Microarray data for the presynaptic (sensory) neuron confirmed the presence of bone morphogenic (BMP) type/tolloid protein (confirmed by in situ hybridization, Figure 5F), a candidate involved in structural changes associated with cell-cell communication. A second major cell-specific transcript in the sensory neurons is the sensorin prohormone. Other predicted gene products differentially expressed in sensory neurons also include genes known to be involved in the pathways leading to short-and long-term plasticity (Tables S12 and S13).

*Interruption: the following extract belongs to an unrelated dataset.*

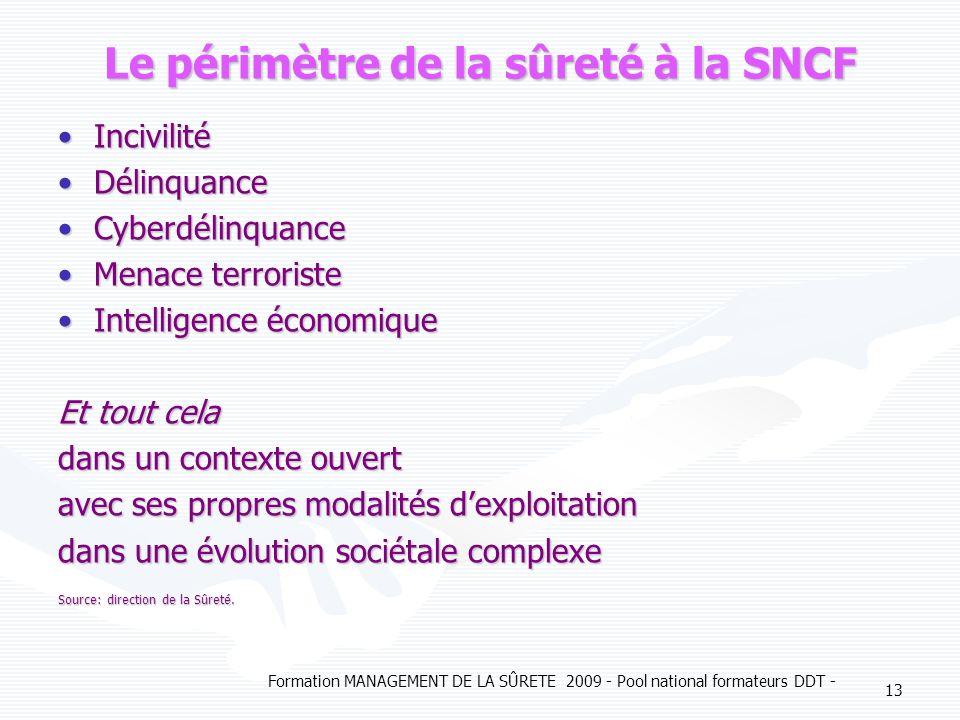 Formation MANAGEMENT DE LA SÛRETE 2009 - Pool national formateurs DDT - 13 Le périmètre de la sûreté à la SNCF Incivilité Délinquance Cyberdélinquance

Serotonergic Modulatory Cells (MCC)

Normalized and nonnormalized cDNA libraries from five to eight individual MCC neurons were analyzed to obtain good representation of both common and rare cell-specific transcripts. The assembly of ESTs obtained from MCC neurons resulted in 9,945 nonredundant sequences, suggesting that roughly 10,000 unique gene products are expressed in a single Aplysia neuron. Of these, 1,263 genes were assigned to GO categories based on their predicted molecular function or biological process (Figure 2A and Table S3). Among the most abundant transcripts in MCC neurons are those for serotonin transporter and predicted pheromone receptors. The transcriptome of MCC also contains putative photoreceptors, suggesting that these interneurons might also be involved in light sensitivity or regulation of circadian clocks (supported by the expression of Nocturnin homologs).

Subcellular Transcriptome of a Neuron: EST Collection from MCC Neurites and Comparison to the Neurites of Sensory Neurons

Since these peripheral processes sustain the requirement of local protein synthesis at the synaptic sites, a cohort of mRNAs must be transported to the peripheral processes. We addressed this issue by sequencing normalized and nonnormalized cDNA libraries from neuronal processes (neurites) of MCC. The assembly of 4515 ESTs resulted in 198 different clusters of transcripts and 830 singlets. We annotated 268 unique nonoverlapping sequences in MCC processes and assigned them to predicted molecular functions using GO categories (Figure 2A and Table S3).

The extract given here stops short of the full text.